-- Task list --
a) List the usernames that appear as post headings in the forum thread about the tractor show.
b) Copy the portion of the tractor show forum thread starting with "That is a nice" and going on through "rival modern tractors.".
c) Write the next part of the forum thread about the tractor show, following on after its last post.

-- Text shown --
╔══

That is a nice tractor it sure has some big balloon tires on it  Cant wait to see the other pictures from the show.


----------



## Live Oak

That is a sweet lookin' 820. At 76 hp, 2 cylinders, and 472 cubic inches. That machine was a torque thumper to rival modern tractors.


----------



## psrumors

*Picture Link*

This a link to 188 pictures from the show. They are relatively small. If you find a picture you would like let me know, I still have the full size orginals that are capable of being blown up to see certain details.

Hope you enjoy.

Cumming Tractor Show Pictures


----------



## memmurphy

Thanks for sharing PS 

I enjoyed them.  

Mark


----------



## Steve

This was my first tractor show. It was great! I absolutely love the old steam powered Case tractors. I could not believe the one that literaly took two people to drive. It was as big as a house. Lots of beautiful tractors.

╚══

-- Dataset excerpts --
╔══

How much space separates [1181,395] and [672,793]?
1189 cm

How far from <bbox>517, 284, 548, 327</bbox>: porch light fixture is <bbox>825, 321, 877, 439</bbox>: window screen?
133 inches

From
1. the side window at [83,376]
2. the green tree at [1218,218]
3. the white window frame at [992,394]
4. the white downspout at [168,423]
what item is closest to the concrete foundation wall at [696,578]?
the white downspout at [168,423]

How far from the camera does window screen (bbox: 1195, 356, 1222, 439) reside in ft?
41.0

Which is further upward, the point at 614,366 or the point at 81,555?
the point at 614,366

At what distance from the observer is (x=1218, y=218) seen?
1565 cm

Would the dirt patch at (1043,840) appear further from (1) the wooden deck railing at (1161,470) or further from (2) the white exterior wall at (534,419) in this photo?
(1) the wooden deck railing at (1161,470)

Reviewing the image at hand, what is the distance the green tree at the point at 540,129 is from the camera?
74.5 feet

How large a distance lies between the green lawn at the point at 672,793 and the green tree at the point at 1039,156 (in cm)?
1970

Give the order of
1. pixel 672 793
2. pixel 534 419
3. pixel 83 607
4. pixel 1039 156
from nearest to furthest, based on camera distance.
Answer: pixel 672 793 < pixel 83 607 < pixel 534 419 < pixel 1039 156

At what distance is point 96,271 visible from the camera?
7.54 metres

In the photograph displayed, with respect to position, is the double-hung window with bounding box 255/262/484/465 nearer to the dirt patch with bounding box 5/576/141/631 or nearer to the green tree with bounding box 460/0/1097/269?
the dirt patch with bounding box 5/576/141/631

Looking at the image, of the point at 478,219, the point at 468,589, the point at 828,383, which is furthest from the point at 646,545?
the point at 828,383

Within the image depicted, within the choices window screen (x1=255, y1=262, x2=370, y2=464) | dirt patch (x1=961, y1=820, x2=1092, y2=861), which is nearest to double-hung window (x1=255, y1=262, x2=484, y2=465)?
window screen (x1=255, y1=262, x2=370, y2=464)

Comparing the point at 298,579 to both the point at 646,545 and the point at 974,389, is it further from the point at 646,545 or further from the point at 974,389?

╚══

-- Answers by task --
a)
Live Oak
psrumors
memmurphy
Steve

b)
That is a nice tractor it sure has some big balloon tires on it  Cant wait to see the other pictures from the show.


----------



## Live Oak

That is a sweet lookin' 820. At 76 hp, 2 cylinders, and 472 cubic inches. That machine was a torque thumper to rival modern tractors.

c)
Lots of JD Green and IH Red. And a little of everything else. They had a nice Ford Jubilee that had been restored. 

I think I would like to get one of those little engines to fool around with. I get they run off a magneto. They were pretty cool. 

I had my wife with me....she enjoyed it as well. I cant wait for the next show!


----------



## jodyand

Thanks psrumors looks like a nice show thanks for the link you took a heck of alot of pictures.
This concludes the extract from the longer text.